# Keeping your Kindle safe from thieves on the beach?



## YouKneeK (Jan 21, 2009)

[Post removed by originator.]


----------



## Betsy the Quilter (Oct 27, 2008)

Personally, I would never leave anything valuable unattended on the beach...but then I don't go to the beach much these days.  Not for swimming anyway.

Betsy


----------



## Gables Girl (Oct 28, 2008)

I live in a place where beaches are the norm.  That said I never ever take anything to the beach that I can't afford to lose.  So my Kindle will never ever go to the beach with me.  If you are a one book at at time person the buy a book on your Kindle and get the same book from the library(LB) then read the Kindle and then switch to the LB when you go to the beach.  If you leave your Kindle in the room I would make sure you bury it under a lot of clothes and out of sight so it doesn't disappear from your room while you are gone.  I usually have multiple books going so I don't have your problem so I have a paperback for the beach and my Kindle for the rest of time.  
Hope this helps.


----------



## sebat (Nov 16, 2008)

Do not take you K to the beach unless you intend to stay on the beach with it...the same goes for your camera, cell phone, car keys, etc.  Also, don't think it is safe even in the trunk of your car.

I've lived in HI 2 different times.  The first time, I was living in Maui...my brand new 8mp camera was stolen out of my trunk while at the beach.  We were away from the car for 10 minutes...didn't like the look of the beach...immediately went back to the car and the camera was gone.  We couldn't even tell the trunk had been broken into.  This time around I'm living on Oahu...in the past 6 months, I know on at least 2 occasions my beach bag has been searched. 

I have a couple of dry bags and a cheap nylon fanny pack.  All money, IDs, car keys, etc...gets double bagged and stuck in the fanny pack.  The entire thing goes into the water with us.  It might be a little extreme but I've had bad luck at the beach.


----------



## Mollyb52 (Jan 4, 2009)

If it is just a short trip of a week or two I personally would not take my Kindle on that kind of vacation.  It would not be safe at the beach and I try not to leave too many valuables in my hotel room either.  Some things like cameras, phones, etc. you have to take.  But you can always just read a couple of DTB,s on vacation.  That is just what I would do,  I tend to error on the side of caution.


----------



## Neversleepsawink;) (Dec 16, 2008)

I have a vacation coming up next month....basically I'm away for one day...LOL!  I guess my Kindle will be staying home...afraid it might be kidnapped


----------



## TM (Nov 25, 2008)

if there will be times when everyone in your party will be in the water, then I would not take Kindle to the beach. I would never leave anything even remotely important to me unattended on a beach


----------



## Leslie (Apr 7, 2008)

Anytime I have gone to the beach where I have had something of value with me (and that includes car keys), there is always one person doing sentry duty under the umbrella. We take turns and not everyone is in the water together. It works.
+++++
| EXERCISE INSTRUCTIONS |
From the forum thread on keeping a Kindle safe at the beach, name every poster whose post is dated in 2008.

| LISTED RECORDS |
+++++
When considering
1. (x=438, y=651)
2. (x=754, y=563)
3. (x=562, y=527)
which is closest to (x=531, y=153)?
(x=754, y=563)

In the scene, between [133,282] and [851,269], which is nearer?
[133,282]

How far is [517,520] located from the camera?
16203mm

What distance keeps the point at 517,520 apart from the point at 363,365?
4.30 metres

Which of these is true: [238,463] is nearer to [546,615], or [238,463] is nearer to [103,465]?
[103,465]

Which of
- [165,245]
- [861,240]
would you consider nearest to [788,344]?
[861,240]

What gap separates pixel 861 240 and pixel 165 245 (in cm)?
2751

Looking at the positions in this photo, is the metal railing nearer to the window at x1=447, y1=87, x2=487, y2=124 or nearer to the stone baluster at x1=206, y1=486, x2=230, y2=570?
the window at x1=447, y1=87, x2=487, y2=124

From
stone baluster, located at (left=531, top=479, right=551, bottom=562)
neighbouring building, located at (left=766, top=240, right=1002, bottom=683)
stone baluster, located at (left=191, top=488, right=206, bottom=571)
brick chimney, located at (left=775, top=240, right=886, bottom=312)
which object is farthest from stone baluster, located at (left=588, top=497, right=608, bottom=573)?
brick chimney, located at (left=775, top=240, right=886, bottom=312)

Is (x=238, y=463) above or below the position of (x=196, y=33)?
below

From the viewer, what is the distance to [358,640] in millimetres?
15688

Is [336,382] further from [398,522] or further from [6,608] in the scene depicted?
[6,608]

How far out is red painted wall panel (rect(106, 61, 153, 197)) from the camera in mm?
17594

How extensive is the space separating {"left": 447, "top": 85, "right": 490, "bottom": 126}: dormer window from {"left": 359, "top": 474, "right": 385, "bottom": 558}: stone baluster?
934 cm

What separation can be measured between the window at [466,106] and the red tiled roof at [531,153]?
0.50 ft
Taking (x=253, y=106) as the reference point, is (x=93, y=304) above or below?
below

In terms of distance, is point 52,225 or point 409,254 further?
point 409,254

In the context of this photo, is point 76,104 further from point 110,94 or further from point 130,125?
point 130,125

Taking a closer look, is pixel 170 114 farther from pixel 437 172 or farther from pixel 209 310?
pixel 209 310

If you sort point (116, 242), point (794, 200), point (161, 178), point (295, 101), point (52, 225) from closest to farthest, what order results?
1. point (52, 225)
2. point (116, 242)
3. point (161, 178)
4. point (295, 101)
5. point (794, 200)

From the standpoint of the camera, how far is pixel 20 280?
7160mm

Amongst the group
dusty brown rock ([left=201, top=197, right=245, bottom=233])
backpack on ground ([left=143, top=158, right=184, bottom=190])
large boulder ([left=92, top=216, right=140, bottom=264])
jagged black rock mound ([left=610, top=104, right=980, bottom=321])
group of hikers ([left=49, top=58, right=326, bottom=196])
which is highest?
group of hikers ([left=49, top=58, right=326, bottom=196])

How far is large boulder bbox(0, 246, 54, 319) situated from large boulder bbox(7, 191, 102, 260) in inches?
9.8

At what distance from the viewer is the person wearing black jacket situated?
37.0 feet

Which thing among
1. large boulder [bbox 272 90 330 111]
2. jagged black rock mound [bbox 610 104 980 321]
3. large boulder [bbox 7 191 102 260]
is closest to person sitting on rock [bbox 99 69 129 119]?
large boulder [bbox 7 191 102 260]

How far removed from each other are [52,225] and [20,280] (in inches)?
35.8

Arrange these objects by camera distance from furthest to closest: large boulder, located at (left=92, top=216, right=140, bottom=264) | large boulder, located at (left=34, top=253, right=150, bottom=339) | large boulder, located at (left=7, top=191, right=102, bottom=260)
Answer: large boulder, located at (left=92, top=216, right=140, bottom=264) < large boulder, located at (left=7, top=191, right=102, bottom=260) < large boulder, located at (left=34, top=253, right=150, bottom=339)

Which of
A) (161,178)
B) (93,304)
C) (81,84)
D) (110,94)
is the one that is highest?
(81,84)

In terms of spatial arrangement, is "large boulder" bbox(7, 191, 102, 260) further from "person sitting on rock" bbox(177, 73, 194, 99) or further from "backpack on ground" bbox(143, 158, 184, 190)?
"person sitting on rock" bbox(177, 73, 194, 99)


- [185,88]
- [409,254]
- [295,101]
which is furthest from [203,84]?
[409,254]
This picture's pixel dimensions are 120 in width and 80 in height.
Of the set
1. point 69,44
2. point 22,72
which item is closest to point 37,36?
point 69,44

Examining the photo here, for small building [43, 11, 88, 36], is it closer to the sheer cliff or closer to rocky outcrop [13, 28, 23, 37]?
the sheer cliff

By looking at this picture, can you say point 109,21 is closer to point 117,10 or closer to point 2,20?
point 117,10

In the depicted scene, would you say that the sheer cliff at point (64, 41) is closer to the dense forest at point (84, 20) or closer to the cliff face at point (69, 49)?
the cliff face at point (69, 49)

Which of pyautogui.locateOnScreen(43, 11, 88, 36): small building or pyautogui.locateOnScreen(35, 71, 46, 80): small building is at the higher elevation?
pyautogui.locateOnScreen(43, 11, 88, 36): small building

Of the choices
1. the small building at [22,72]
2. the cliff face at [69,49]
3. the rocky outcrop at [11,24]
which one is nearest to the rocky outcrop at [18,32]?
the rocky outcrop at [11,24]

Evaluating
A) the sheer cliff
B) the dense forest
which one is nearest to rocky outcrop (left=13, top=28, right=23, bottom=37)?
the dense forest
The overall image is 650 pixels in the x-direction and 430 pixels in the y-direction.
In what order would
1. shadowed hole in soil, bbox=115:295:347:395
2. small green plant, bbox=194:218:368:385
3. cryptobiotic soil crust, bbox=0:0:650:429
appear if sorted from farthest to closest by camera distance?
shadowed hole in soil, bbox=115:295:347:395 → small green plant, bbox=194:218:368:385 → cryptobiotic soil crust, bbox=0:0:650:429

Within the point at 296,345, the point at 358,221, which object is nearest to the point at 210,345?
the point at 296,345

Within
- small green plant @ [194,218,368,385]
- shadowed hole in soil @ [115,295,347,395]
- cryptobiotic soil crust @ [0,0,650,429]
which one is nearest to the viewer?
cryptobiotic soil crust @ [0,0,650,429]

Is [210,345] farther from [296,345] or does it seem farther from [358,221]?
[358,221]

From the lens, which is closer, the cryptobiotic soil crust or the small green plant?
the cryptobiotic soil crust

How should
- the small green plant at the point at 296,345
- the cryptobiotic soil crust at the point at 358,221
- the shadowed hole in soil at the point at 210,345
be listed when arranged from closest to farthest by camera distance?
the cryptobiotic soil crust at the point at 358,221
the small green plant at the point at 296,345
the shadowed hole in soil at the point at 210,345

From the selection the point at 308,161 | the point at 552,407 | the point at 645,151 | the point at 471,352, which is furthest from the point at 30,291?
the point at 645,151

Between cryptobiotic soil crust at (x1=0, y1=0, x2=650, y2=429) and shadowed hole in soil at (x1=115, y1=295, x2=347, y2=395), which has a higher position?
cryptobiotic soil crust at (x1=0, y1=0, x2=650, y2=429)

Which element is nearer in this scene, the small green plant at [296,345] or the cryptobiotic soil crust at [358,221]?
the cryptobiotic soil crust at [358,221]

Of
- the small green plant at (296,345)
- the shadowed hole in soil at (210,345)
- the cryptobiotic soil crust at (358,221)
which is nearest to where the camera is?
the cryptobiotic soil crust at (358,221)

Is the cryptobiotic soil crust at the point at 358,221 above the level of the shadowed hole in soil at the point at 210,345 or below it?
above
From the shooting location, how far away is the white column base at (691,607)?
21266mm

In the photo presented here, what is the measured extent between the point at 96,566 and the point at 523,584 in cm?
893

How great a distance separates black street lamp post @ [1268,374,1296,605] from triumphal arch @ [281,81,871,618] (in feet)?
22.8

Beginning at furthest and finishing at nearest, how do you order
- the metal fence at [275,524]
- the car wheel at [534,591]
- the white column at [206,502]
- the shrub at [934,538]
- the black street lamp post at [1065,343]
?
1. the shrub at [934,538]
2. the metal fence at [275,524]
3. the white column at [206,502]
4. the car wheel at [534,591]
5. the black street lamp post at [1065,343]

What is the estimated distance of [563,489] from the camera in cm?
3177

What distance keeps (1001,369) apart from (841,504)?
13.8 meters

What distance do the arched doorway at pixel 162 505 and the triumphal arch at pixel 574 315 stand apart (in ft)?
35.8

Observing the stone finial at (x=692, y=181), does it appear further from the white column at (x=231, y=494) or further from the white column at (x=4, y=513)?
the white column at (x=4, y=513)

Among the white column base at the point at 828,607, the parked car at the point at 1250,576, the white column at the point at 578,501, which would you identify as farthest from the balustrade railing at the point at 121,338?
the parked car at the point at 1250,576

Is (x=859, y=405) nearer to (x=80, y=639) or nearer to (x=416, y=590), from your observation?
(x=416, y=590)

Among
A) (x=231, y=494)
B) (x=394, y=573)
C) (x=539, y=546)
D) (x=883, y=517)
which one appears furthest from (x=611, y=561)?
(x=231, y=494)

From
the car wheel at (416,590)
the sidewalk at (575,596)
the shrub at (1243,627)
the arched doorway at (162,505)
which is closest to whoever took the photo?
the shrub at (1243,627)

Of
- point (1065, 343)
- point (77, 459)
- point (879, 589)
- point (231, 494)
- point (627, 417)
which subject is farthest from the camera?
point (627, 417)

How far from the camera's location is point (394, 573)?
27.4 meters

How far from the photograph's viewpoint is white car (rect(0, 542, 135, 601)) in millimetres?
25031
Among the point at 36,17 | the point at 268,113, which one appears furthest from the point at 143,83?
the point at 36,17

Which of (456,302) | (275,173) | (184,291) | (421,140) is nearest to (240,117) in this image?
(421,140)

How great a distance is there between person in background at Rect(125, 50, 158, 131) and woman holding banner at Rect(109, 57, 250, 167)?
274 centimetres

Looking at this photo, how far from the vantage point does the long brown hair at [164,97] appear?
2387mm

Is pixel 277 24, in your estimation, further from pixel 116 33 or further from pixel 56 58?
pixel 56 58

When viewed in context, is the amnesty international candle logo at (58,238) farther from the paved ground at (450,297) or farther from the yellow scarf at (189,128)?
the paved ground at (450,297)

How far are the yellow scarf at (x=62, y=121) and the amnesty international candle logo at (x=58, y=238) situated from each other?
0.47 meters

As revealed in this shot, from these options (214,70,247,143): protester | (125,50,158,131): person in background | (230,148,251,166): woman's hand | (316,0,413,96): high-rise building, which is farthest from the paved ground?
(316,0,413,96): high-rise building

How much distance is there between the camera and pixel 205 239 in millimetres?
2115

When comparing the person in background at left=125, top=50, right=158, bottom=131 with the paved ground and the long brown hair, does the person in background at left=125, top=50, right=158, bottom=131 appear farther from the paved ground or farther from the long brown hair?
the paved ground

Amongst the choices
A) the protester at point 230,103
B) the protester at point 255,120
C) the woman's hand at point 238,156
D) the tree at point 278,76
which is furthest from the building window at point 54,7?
+++++
| WRITTEN SOLUTION |
Betsy the Quilter
Gables Girl
sebat
Neversleepsawink;)
TM
Leslie